Statement

News from EPI Little in GDP data to indicate that economic growth has moved off the trend of the post-Great Recession recovery

The Bureau of Economic Analysis released data this morning showing that the economy grew at a 4.1 percent annualized rate in the second quarter of 2018, after growing at just a 2.2 percent rate in the first quarter. There is little in these six months of data to indicate that American economic growth has moved off the same trend that has characterized most of the post-Great Recession recovery. Since the recovery began in mid-2009, faster quarterly growth rates than 4.1 percent have been recorded four times. Faster two-quarter growth has been seen seven times since the recovery began. Nonresidential fixed investment—the component of GDP that proponents of last year’s tax cuts claimed would be most-buoyed—rose at a 7.3 percent rate in the second quarter, slower than the 11.5 percent rate that characterized the first quarter. Again, these rates of growth are higher than average for the post-2009 recovery, but hardly remarkable. In short, there remains no evidence at all of the tax cut boosting economic growth.

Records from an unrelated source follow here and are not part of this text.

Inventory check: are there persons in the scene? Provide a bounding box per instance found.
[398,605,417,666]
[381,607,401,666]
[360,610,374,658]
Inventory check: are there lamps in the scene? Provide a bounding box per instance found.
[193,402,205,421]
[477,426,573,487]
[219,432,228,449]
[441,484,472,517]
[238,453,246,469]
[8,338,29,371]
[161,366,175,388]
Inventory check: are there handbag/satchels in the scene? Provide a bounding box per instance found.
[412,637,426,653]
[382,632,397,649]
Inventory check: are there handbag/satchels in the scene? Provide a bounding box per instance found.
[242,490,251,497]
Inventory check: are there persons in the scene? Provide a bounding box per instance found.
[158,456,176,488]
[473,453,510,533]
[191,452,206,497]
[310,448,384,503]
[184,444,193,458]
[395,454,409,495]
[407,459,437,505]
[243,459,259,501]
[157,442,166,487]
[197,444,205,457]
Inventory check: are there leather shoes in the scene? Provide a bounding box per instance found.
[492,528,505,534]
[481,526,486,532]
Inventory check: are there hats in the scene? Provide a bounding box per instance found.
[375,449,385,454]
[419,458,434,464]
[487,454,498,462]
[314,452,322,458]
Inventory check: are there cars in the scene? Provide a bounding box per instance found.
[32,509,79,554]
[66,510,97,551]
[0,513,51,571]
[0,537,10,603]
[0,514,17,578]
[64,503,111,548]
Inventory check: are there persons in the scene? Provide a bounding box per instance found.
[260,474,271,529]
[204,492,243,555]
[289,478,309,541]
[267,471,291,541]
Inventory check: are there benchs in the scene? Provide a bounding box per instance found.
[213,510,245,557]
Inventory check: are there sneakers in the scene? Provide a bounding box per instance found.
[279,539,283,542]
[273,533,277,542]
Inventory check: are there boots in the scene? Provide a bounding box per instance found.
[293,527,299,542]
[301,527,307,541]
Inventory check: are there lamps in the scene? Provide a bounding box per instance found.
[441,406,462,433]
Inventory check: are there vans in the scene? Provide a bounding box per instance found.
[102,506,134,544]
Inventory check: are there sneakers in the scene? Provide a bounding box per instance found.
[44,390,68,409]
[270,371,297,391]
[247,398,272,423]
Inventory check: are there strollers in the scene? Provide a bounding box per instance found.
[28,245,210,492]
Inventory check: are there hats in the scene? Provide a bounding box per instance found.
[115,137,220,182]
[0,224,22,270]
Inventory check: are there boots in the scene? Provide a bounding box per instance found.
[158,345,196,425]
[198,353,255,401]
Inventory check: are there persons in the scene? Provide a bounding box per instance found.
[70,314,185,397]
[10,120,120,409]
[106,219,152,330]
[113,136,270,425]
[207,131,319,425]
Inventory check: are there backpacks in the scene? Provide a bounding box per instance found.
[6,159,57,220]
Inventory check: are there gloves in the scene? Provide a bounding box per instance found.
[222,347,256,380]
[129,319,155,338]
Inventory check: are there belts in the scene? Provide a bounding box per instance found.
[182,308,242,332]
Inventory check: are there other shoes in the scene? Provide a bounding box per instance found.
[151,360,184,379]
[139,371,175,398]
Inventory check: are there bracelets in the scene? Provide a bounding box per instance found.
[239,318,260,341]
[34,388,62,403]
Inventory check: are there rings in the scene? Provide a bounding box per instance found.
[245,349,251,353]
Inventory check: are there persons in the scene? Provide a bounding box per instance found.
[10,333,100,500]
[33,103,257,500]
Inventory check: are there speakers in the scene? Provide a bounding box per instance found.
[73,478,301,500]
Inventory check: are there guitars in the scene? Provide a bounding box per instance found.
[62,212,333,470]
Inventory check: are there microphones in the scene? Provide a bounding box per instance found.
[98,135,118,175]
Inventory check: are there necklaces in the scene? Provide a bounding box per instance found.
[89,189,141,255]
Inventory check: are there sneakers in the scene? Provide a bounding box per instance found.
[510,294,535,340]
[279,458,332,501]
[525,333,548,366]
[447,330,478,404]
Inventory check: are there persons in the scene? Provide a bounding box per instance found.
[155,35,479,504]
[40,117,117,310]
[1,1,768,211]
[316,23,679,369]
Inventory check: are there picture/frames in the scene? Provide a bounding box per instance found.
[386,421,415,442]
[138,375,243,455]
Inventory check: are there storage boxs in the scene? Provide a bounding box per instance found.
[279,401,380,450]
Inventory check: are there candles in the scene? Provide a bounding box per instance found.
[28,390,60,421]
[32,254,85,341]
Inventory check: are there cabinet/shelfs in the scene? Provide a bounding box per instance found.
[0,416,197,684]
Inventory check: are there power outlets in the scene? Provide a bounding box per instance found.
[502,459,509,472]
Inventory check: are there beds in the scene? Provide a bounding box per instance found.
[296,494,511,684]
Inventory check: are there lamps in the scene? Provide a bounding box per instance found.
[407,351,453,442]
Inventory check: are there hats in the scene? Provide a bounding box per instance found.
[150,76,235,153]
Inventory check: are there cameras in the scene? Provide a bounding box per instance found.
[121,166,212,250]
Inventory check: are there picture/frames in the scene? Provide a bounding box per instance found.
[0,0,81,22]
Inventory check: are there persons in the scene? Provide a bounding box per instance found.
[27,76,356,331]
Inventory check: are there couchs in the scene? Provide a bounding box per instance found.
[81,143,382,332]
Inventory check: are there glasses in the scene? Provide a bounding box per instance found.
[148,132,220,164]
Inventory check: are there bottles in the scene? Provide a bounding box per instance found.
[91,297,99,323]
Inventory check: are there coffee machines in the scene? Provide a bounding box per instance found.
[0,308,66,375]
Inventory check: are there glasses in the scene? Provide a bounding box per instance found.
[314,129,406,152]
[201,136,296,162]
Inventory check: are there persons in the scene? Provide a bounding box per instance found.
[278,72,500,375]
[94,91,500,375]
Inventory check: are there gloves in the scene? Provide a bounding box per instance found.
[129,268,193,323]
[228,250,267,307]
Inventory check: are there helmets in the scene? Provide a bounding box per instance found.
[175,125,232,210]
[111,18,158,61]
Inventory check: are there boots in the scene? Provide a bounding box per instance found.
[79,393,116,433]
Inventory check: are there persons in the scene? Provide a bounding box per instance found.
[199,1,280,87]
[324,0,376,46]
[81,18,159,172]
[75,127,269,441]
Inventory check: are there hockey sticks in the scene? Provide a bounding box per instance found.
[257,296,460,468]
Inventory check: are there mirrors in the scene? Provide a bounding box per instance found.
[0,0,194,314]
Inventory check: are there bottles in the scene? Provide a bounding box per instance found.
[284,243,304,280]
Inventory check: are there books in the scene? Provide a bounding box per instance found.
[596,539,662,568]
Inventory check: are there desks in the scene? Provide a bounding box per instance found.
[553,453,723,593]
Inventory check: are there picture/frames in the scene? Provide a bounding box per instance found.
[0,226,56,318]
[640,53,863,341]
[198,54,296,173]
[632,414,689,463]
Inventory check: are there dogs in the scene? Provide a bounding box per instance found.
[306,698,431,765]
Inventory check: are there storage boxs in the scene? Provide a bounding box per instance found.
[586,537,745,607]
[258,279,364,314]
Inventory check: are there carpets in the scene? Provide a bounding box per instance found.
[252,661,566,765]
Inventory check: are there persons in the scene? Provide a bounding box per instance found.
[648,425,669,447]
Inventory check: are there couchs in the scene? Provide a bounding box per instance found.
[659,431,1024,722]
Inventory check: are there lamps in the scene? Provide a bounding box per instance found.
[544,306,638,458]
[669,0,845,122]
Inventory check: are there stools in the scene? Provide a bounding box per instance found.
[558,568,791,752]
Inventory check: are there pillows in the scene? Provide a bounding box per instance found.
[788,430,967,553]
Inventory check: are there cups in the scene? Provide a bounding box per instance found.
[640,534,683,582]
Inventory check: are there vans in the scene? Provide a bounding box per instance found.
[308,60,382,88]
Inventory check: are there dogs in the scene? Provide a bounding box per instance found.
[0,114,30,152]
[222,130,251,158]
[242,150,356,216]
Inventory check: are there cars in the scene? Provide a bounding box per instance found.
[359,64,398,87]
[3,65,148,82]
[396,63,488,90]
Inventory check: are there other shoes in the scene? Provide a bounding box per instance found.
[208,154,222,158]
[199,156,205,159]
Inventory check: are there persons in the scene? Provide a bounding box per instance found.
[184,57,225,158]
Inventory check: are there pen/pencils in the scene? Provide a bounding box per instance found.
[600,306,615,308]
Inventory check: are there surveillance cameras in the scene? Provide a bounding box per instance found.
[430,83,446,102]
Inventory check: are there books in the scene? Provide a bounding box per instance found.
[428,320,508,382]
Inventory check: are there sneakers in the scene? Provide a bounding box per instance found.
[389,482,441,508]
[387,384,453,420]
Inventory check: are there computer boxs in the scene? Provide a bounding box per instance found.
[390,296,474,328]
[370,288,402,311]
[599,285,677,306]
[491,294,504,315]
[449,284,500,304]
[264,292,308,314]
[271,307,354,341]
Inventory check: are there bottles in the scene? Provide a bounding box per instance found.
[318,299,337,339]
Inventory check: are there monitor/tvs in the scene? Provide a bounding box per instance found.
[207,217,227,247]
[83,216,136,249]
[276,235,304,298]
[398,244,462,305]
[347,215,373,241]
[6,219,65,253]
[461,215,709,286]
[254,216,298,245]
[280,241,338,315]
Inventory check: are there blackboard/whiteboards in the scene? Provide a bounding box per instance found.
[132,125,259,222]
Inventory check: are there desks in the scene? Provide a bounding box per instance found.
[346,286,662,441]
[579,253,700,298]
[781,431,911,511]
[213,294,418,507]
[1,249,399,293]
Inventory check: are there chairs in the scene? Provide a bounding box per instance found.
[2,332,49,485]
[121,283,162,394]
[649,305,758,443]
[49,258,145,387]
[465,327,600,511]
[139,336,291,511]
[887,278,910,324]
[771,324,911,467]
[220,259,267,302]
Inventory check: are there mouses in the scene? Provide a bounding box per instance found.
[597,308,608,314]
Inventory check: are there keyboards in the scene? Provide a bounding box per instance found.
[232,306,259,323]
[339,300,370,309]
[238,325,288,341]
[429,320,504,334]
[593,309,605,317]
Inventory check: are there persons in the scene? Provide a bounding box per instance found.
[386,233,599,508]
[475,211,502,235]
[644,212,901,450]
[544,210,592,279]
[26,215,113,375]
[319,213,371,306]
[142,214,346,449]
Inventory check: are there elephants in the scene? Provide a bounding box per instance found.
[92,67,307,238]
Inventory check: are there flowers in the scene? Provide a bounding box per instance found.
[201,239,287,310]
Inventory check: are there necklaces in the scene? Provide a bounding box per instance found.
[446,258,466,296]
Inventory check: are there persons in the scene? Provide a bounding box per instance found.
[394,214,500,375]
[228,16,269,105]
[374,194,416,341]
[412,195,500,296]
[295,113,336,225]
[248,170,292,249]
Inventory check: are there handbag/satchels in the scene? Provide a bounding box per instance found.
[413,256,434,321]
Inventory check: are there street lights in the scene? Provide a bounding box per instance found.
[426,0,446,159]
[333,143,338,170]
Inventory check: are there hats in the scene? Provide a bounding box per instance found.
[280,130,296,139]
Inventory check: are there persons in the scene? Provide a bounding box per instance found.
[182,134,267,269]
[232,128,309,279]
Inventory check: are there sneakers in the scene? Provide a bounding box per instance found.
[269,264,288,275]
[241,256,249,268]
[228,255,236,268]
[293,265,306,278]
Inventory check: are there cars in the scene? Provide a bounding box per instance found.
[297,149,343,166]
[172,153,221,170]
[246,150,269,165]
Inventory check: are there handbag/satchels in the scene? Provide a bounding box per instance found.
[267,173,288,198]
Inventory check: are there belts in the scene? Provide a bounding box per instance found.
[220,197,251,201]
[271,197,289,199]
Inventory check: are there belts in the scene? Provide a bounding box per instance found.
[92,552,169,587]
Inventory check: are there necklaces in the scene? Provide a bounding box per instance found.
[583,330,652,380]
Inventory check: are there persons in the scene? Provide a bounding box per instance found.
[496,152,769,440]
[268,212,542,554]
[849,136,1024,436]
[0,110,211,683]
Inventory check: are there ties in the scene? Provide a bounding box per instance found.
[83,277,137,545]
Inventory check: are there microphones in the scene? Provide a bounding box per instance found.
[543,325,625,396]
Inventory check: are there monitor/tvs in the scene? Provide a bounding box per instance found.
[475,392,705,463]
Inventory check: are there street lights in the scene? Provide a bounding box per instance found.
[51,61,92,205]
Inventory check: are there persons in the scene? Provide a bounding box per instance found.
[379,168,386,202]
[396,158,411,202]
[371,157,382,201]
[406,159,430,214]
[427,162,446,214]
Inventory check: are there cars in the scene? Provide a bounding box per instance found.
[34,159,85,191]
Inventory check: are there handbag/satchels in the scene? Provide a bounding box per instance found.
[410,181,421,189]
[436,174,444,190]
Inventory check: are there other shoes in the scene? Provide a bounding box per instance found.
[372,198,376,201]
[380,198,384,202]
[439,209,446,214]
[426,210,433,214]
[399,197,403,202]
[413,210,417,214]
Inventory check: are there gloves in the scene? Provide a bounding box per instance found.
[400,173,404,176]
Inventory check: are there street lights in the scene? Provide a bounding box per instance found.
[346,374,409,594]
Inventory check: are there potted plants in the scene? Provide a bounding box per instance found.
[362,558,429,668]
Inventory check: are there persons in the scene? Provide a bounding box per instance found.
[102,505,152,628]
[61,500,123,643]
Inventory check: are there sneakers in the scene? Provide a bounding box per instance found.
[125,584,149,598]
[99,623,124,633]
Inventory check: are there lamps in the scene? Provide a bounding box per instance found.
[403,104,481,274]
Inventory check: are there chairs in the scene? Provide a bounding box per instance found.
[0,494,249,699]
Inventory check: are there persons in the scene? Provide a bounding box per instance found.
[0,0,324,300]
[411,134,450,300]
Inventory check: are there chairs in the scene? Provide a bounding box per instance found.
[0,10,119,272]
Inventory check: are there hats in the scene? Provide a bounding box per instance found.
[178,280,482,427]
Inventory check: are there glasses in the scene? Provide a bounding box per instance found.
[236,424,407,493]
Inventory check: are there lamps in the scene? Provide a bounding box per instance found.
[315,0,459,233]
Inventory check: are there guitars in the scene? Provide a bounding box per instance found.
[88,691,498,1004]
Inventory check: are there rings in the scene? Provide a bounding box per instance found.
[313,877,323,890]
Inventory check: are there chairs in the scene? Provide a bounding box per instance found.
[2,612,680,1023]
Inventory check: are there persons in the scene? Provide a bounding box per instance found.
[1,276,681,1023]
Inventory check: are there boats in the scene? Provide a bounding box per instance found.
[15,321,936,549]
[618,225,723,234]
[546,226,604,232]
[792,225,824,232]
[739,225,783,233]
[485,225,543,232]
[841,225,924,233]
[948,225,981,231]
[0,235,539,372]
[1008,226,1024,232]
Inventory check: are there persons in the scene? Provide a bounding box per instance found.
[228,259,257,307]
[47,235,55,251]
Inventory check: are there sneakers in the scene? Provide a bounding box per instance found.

A notable feature of today’s data release is that yearly inflation for core prices for personal consumption expenditures (excluding food and energy) remains below 2 percent, as it has for every single quarter except one since the economic recovery from the Great Recession began in 2009. Today’s GDP release also contained benchmark revisions that in some cases revised data back to 1929. In a later blog post we will highlight any notable changes resulting from these revisions.